Conclusion and perspective

The treatment of SBA 1 it”s difficult, therapies are varied, none show overwhelming results, and almost all require more larger randomized clinical trials, and longer duration.

Therefore, since there is not a single drug capable of solving this pathology alone, today the recommendation is to use a combination of drugs gradually adapting them to the patient’s symptomatic response taking into account that Gabapentin and ALA, administered together, were more useful. in reducing burning in the mouth.

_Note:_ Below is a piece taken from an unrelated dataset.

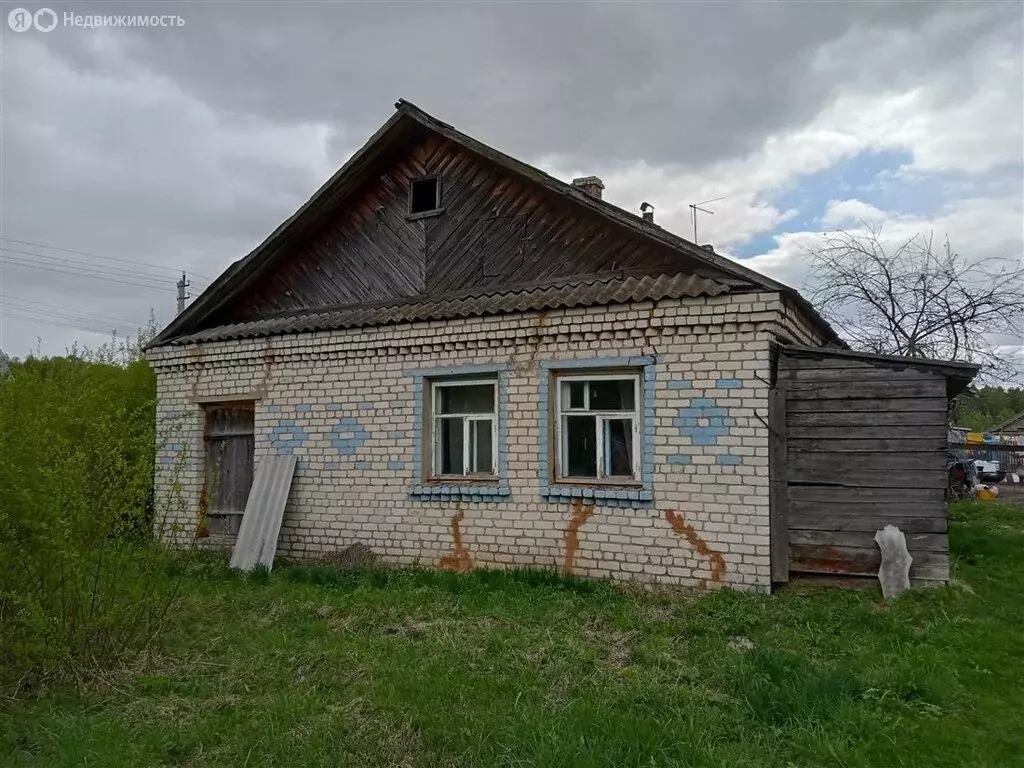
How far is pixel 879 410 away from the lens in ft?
20.0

The topical and systemic use of clonazepam has been found to be advantageous, with the precaution of taking individual measures with the chronic diseases they present. It can be associated with laser therapy (LLLT) which reduces the symptoms of patients by offering slightly more consistent therapeutic results compared to those obtained solely with clonazepam, without negative effects.

Cognitive behavioral therapy is effective in reducing pain and anxiety, reducing pain intensity and should always accompany drug treatment.

Other alternative therapies such as: gargling with Rikkosan, Acupuncture may be effective but alone may not be sufficient to obtain satisfactory results.

In the future, with the proper use of diagnostic tests, patients with BMS may benefit from interventions specifically targeting the underlying pathophysiological components and thus apply better procedures. It is necessary to encourage the scientific community to continue with this line of research, which will benefit both the experts and the patients who suffer from this syndrome.